Farooq Abdullah said the youth are not picking up guns to become legislators but for the resolution of the vexed Kashmir issue.
National Conference patron Farooq Abdullah (File |AFP)
National Conference patron Farooq Abdullah (File |AFP)

SRINAGAR: The former J&K Chief Minister and opposition National Conference (NC) President Farooq Abdullah on Friday in a controversial statement said Kashmiri youth were picking up guns not for becoming legislators but for “freedom of Kashmir” and maintained that youngsters are not afraid of death.

“There was a need to address why Kashmiri youth were picking up guns,” Abdullah said while addressing a gathering of NC workers at party headquarters in Srinagar.

He said the youth are not picking up guns to become legislators but for the resolution of the vexed Kashmir issue.

Over 50 Kashmiri youth had picked up guns last year and joined different militant groups. Most of them had picked guns after Kashmir militancy’s poster boy and 21-year-old Hizbul Mujahideen commander Burhan Wani was killed in an encounter in South Kashmir’s Kokernag area on July 8 last year. His killing had triggered over five months-long unrest in the Valley during which 94 people were killed, over 13000 injured and more than 8000 arrested.

Abdullah said the youth are giving sacrifices to demand their right and asked the party workers not to forget these sacrifices.

“Everyone lives life and nobody wants to die. But they (youth) have made a promise with Almighty that you decide the matters of life and death but we will sacrifice our life for the freedom of this nation,” he said.

The three-time Chief Minister said the youth in the Valley are not afraid of death and not scared of guns. “They are giving sacrifices to demand their right: they say this is our land and we are its rightful owners but India and Pakistan does not understand this”.

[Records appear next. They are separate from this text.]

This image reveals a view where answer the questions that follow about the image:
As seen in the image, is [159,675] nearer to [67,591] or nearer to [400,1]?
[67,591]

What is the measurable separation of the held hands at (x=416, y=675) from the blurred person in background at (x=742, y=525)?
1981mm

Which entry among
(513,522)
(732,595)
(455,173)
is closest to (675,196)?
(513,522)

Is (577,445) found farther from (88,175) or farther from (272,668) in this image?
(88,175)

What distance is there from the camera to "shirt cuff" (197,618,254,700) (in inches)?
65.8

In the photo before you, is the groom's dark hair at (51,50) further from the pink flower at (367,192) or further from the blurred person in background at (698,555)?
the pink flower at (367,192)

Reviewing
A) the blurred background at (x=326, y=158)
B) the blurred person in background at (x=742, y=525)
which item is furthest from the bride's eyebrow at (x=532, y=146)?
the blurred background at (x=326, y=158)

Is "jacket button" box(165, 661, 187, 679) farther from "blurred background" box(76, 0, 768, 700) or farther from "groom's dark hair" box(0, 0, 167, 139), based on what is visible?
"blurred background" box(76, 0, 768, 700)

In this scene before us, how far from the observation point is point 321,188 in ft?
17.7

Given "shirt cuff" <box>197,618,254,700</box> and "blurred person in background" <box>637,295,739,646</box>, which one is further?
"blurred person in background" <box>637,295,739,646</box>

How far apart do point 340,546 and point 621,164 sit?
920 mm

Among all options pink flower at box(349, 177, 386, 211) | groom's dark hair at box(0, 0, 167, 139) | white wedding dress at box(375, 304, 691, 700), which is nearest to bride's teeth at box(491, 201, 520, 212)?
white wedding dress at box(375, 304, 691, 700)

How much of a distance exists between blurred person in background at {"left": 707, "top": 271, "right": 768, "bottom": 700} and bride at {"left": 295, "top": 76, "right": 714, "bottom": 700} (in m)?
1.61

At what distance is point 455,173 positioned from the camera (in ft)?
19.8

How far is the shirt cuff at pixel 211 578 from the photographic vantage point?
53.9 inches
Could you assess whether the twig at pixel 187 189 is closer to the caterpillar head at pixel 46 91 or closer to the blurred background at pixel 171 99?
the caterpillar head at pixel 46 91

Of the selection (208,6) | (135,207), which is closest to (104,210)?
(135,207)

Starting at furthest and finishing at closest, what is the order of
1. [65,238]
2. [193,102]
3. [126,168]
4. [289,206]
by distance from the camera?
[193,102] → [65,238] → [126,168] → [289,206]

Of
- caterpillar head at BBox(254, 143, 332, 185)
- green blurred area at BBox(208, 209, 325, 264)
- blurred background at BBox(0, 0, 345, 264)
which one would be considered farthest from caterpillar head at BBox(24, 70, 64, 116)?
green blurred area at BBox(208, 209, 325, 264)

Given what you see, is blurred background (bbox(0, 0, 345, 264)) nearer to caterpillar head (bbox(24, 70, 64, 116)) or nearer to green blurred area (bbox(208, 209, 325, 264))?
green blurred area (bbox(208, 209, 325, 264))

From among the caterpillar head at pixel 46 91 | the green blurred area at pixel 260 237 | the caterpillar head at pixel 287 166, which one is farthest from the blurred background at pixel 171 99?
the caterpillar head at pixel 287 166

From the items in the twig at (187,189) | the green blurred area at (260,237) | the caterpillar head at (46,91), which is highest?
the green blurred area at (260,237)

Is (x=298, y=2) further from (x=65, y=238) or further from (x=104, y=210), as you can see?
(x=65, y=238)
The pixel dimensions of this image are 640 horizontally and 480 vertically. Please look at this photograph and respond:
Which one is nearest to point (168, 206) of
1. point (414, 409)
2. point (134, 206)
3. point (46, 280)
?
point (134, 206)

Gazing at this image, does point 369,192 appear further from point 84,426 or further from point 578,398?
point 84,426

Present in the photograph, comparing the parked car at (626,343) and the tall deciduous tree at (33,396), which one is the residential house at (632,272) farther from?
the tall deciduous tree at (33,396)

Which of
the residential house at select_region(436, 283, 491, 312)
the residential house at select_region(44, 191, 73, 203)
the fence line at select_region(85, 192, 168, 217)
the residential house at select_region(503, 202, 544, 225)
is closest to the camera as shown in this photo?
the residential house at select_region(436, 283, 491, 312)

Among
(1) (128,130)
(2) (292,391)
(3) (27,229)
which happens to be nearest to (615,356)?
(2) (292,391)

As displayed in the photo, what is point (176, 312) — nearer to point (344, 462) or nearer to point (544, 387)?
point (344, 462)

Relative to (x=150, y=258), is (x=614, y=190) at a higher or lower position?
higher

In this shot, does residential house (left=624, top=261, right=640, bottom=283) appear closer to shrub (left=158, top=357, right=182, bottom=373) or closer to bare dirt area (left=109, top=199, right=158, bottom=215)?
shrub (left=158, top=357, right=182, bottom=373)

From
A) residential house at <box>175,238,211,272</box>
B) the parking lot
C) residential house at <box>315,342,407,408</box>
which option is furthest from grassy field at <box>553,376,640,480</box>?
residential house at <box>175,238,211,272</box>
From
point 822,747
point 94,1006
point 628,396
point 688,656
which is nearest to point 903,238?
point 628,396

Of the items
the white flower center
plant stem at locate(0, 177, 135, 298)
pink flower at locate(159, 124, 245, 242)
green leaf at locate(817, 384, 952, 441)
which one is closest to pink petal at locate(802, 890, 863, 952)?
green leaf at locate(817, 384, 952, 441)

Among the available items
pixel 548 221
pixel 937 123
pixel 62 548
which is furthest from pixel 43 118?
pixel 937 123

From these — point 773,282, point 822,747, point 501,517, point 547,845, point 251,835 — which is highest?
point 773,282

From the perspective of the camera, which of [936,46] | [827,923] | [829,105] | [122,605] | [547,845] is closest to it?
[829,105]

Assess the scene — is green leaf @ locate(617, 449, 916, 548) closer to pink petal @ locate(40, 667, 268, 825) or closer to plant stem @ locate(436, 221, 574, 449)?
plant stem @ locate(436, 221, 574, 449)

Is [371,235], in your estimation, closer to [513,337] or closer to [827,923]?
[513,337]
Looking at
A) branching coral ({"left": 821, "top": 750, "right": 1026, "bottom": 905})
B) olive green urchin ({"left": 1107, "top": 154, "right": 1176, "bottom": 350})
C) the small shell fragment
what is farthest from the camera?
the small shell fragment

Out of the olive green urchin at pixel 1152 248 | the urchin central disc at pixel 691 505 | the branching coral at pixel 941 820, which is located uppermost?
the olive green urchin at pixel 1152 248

“The young men we see out on the roads today don’t care about their lives, their livelihood or about their personal grievances but are full of resentment and hostility because of how New Delhi has always and continues to see and define them through the narrow, conventional prism of law and order dynamics. If it were as simple as threatening the youth to desist from these protests and activities, the soil of this State wouldn’t have been soaked with the blood of thousands of young men and women. This too is no rocket science,” Abdullah said.

Terming Army chief General Rawat’s recent statement as “irresponsible,” the NC president said peoples’ anger was justified as the J&K government had formed an alliance with the communal forces.

The army chief had warned of dealing sternly with the protestors in Kashmir, who come out to protest during gunfight between troops and militants

“PDP had promised it will not ally with communal forces, but Mufti Syeed aligned with BJP and people can’t tolerate this," he said.

The former CM said statesmanship and sagacity demanded that Delhi should initiate political engagement with the alienated youth of the State rather than resorting to a confrontational and aggressive approach by issuing threats of ‘harsh measures’. 

“When we demand that Delhi should engage with the politically isolated, alienated and anguished youth of the State, we are not condoning violence or turmoil – nor are we supporting strife. To the contrary, by asking New Delhi to talk to these young men, we are seeking that the root cause of alienation be addressed rather than a continuing with the policy of treating the symptoms through operational and administrative mechanisms. That is a tried, tested and failed approach and has yielded nothing but a loss of young lives on all sides”, he said.

Abdullah said the turmoil and hostility in J&K was in itself a result of extra-constitutional intrigues by successive regimes in New Delhi that went against all constitutional safeguards and promises that were provided to the State at the time of accession.

“Before looking at external factors and blaming the problems in J&K on terrorism, New Delhi should read contemporary history of the State with objectivity and then only will it realize that the simmering political issue in the State is the outcome of New Delhi’s overt and covert acts of constitutional impropriety and injustice with the State and its people”, he said.

He further said that India and Pakistan need to resume the stalled dialogue process to resolve the long pending Kashmir issue.